Crowning the week is the Hawaii Book and Music Festival, May 5-6, 2018, on the Frank F. Fasi Civic Grounds and Honolulu Hale. It’s a gathering that honors books, music, and story-telling, and promotes literacy and life-long learning. Beyond books, and music, there’s also a “Wellness in Hawaii” track with panel discussions about issues that affect our physical and mental health in the islands.

What was the last children’s book you read? Will you go screen-free this week?

Best books of 2017

December 19, 2017


I made it a priority to read more books. Reading is a priority because I’m busy, not despite being busy. It’s a small but important difference.

Most of the books I’ve been drawn to this year have strong female characters – they make mistakes, they doubt themselves, and they forge ahead to save themselves – and everyone around them. And I’ve been reading more young adult fiction, because I’m curious about the books this generation of teenagers is growing up reading. The outlier is Stan Lee, because his autobiography is just that entertaining.

Here are eight of the best books that I’ve read in 2017.

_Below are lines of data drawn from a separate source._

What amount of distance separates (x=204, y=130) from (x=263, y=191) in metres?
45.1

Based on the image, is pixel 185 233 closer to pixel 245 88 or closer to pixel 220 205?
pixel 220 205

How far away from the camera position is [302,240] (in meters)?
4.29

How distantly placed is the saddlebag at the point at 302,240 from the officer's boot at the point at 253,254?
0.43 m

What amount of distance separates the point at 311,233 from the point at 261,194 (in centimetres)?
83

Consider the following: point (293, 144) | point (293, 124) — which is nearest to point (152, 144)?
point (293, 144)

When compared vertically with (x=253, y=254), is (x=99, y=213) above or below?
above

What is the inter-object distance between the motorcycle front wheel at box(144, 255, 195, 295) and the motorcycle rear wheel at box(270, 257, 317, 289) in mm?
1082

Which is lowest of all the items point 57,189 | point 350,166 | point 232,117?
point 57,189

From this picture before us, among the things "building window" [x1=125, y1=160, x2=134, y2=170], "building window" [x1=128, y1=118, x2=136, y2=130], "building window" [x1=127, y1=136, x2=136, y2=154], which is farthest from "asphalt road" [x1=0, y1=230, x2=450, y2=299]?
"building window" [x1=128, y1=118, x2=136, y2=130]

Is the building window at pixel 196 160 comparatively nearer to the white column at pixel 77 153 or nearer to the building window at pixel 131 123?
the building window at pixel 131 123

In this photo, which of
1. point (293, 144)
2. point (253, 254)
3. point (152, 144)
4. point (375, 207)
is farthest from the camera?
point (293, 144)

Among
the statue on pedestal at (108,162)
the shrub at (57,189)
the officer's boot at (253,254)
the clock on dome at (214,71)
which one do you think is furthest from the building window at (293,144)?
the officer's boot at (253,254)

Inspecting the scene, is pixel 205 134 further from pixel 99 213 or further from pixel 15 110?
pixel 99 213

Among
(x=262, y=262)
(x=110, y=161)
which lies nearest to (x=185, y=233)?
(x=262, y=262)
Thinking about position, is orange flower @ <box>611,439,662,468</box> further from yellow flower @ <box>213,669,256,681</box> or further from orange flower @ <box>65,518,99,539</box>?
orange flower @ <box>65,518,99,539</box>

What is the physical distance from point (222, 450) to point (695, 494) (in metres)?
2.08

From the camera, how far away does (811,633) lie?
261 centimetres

Best young adult dystopian fantasy with otherworldly magic, hounds, and epic battles:
“Elite” by Mercedes Lackey – about social media, celebrity culture, and fan service; the illusion of safety; taking action despite fear; and believing that you can continue to learn

Best ‘weakest character is sometimes the strongest’ urban fantasy:
“Silence Fallen” by Patricia Briggs – about the bonds between people; personal power vs. the power of relationships; the power of belief; and coping with trauma

Best murder investigation by the last unaugmented human in town dystopian science fiction novel:
“Company Town” by Madeline Ashby – about being seen as you really are, accepting who you are, wanting a better life, justice, friendship, seeing reality vs. filtering reality, and one person changing the future

Best young adult interstellar search for meaning romantic science fiction:
“Defy the Stars” by Claudia Gray – about the line between human and machine, the temptation and terror of free will, the search for meaning in faith, and self-sacrifice for a cause

Best romantic science fiction novel with sentient ships and alien alliances:
“Dark Horse” by Michelle Diener – about trust; keeping your word; surviving by adapting to new situations; taking responsibility to end slavery; and music that brings joy and inspiration

Best off-the-grid FBI agent investigates a conspiracy thriller:
“The Silent Corner” by Dean Koontz – about justice, people mattering more than ideas, recognizing the humanity in others, and the danger of absolute power

Best lessons from military leaders account:
“The Courage to Take Command: Leadership Lessons from a Military Trailblazer” (2015) by Jill Morgenthaler – about overcoming obstacles; standing up for yourself; bringing out the best in your team; and speaking out against injustice

Best real life turned comic book adventure autobiography:
“Amazing Fantastic Incredible: A Marvelous Memoir” (2015) by Stan Lee with Peter David and art by Colleen Doran – with creativity (he has conversations with his younger self), sly humor, humility unwillingness to make personal attacks, and tact

What book themes resonate with you? What have you been reading lately?